Notte di Capodanno: 5 usanze tutte italiane

 

“Festeggiate i finali dell’ anno, perchè precedono i nuovi inizi.”

(Jonathan Lockwood Huie)

 

Buon 31 Dicembre! Oggi il 2022 finisce e il 2023 arriverà proprio stanotte, a mezzanotte in punto, tra fuochi d’artificio, brindisi, balli sfrenati e champagne a fiumi. Ci piace pensare che ogni 1 Gennaio sia foriero di novità, di cambiamenti, di una gioia e una serenità che si sostituiscano alle magagne dell’ anno vecchio. Ma anche se le situazioni difficilmente mutano solo perchè ci attendono 365 giorni nuovi di zecca, la speranza è una buona cosa: predispone al pensiero positivo, alla positività degli atteggiamenti. E pensare positivo, si sa, attira la fortuna. A proposito di fortuna: non è un caso che a Capodanno i riti propiziatori si moltiplichino, che le usanze beneaugurali spadroneggino in tutti i paesi del mondo. Ho scelto di approfondirne cinque, rigorosamente made in Italy, per capire meglio come nascono e in che modo si propongono di calamitare la buona sorte.
=-=-=
Richiesta:
Riscrivi il brano sul Capodanno da "Buon 31 Dicembre!" fino a "la buona sorte." incluso, sostituendo "champagne" con "spumante". Le voci riportate qui sono materiale a parte, indipendente dal brano sul Capodanno.

(Dati per domande di ragionamento spaziale)
=-=-=
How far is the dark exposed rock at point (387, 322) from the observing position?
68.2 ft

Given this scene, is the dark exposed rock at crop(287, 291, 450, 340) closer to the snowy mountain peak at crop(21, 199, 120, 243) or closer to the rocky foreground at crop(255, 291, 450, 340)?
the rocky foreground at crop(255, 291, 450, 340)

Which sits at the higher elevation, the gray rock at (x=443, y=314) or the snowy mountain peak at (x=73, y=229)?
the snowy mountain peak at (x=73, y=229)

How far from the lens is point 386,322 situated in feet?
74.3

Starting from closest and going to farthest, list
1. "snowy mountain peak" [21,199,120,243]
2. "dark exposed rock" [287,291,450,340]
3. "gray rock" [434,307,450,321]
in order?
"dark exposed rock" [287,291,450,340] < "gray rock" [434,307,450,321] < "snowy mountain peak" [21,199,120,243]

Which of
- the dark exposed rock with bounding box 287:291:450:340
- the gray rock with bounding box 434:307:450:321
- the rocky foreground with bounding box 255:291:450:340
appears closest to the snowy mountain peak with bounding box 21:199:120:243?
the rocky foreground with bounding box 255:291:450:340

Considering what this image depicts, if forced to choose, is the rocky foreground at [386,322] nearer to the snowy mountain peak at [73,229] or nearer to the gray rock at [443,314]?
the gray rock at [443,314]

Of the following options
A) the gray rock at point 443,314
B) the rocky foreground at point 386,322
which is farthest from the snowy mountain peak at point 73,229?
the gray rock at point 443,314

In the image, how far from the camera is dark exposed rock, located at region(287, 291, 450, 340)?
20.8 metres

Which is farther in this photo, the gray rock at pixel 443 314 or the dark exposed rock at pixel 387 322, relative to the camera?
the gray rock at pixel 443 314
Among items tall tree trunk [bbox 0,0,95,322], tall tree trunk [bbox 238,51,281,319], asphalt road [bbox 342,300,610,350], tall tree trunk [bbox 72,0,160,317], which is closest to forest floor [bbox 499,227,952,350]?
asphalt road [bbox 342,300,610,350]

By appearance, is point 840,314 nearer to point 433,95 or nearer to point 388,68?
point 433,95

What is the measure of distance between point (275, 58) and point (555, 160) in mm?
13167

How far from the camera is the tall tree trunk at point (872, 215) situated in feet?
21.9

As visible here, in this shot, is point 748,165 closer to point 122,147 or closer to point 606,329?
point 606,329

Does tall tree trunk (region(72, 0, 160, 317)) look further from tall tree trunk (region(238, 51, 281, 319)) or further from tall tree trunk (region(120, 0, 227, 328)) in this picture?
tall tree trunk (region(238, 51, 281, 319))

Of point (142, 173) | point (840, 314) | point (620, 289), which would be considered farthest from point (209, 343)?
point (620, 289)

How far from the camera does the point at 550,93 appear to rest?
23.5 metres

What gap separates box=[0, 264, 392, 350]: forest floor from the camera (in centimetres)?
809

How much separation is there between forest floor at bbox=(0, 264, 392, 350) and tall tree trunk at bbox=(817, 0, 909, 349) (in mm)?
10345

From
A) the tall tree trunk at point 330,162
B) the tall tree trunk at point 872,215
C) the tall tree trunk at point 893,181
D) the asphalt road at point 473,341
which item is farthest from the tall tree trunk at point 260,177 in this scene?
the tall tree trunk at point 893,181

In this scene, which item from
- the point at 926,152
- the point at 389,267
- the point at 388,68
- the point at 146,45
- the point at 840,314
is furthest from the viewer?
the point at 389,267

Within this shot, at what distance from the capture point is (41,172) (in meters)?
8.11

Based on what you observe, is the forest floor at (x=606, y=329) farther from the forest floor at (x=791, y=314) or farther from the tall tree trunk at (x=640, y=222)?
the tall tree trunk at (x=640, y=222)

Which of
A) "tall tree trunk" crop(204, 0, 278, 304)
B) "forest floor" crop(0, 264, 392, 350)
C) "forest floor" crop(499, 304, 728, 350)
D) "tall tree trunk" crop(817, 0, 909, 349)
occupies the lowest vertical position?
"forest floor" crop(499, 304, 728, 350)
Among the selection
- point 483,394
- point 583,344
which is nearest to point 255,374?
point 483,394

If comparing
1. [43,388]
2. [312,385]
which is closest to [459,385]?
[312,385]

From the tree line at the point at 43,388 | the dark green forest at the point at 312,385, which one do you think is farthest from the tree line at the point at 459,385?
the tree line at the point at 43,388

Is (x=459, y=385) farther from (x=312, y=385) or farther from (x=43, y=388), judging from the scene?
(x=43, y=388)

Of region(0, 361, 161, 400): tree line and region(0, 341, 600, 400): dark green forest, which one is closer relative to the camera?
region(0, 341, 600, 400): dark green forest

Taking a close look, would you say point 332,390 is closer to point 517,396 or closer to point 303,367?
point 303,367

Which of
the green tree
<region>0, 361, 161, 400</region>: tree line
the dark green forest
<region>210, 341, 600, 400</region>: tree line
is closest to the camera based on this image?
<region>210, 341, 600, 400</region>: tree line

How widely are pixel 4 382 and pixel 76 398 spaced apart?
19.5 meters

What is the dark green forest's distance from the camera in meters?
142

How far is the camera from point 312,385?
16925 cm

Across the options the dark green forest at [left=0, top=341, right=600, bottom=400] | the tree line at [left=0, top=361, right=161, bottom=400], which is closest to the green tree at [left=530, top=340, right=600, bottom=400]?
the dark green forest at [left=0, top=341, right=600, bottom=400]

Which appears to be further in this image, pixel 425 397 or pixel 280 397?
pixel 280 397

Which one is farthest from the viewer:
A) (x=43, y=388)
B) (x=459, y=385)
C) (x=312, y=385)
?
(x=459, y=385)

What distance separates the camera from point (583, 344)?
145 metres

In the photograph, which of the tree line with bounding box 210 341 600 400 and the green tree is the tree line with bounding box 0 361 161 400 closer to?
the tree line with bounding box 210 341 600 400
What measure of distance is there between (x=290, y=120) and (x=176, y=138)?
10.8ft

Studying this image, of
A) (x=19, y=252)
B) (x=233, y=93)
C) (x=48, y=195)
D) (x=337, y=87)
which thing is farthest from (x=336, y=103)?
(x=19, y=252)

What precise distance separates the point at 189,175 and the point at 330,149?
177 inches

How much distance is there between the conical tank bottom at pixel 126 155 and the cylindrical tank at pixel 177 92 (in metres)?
=-=-=
Risultato corretto:
Buon 31 Dicembre! Oggi il 2022 finisce e il 2023 arriverà proprio stanotte, a mezzanotte in punto, tra fuochi d’artificio, brindisi, balli sfrenati e spumante a fiumi. Ci piace pensare che ogni 1 Gennaio sia foriero di novità, di cambiamenti, di una gioia e una serenità che si sostituiscano alle magagne dell’ anno vecchio. Ma anche se le situazioni difficilmente mutano solo perchè ci attendono 365 giorni nuovi di zecca, la speranza è una buona cosa: predispone al pensiero positivo, alla positività degli atteggiamenti. E pensare positivo, si sa, attira la fortuna. A proposito di fortuna: non è un caso che a Capodanno i riti propiziatori si moltiplichino, che le usanze beneaugurali spadroneggino in tutti i paesi del mondo. Ho scelto di approfondirne cinque, rigorosamente made in Italy, per capire meglio come nascono e in che modo si propongono di calamitare la buona sorte.